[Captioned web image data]
◆ ◆ ◆
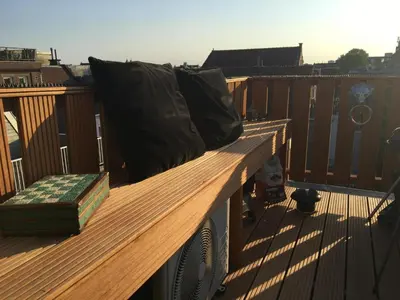 a wooden bench on a balcony with a pillow at Studio Jordaan Amsterdam City Centre in Amsterdam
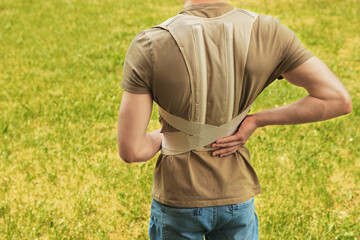 Closeup of man with orthopedic corset on green grass outdoors, back view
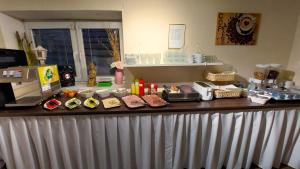 a counter with food items on top of it at Alcorso Pension in Banská Bystrica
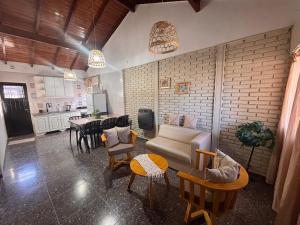 a living room with a couch and chairs and a table at Casa en Berazategui in Plátanos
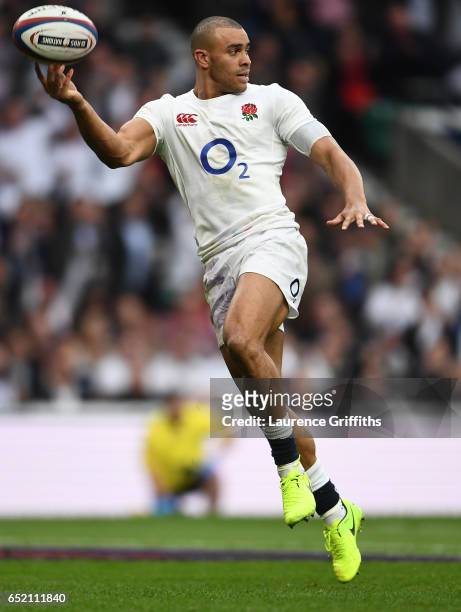 Jonathan Joseph of England scores his sides fourth try during the RBS Six Nations match between England and Scotland at Twickenham Stadium on March...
◆ ◆ ◆
> Instructions for the task: Write out every caption in the data above again, word for word, without the pictures.

> Task answer:
 a wooden bench on a balcony with a pillow at Studio Jordaan Amsterdam City Centre in Amsterdam
 Closeup of man with orthopedic corset on green grass outdoors, back view
 a counter with food items on top of it at Alcorso Pension in Banská Bystrica
 a living room with a couch and chairs and a table at Casa en Berazategui in Plátanos
 Jonathan Joseph of England scores his sides fourth try during the RBS Six Nations match between England and Scotland at Twickenham Stadium on March...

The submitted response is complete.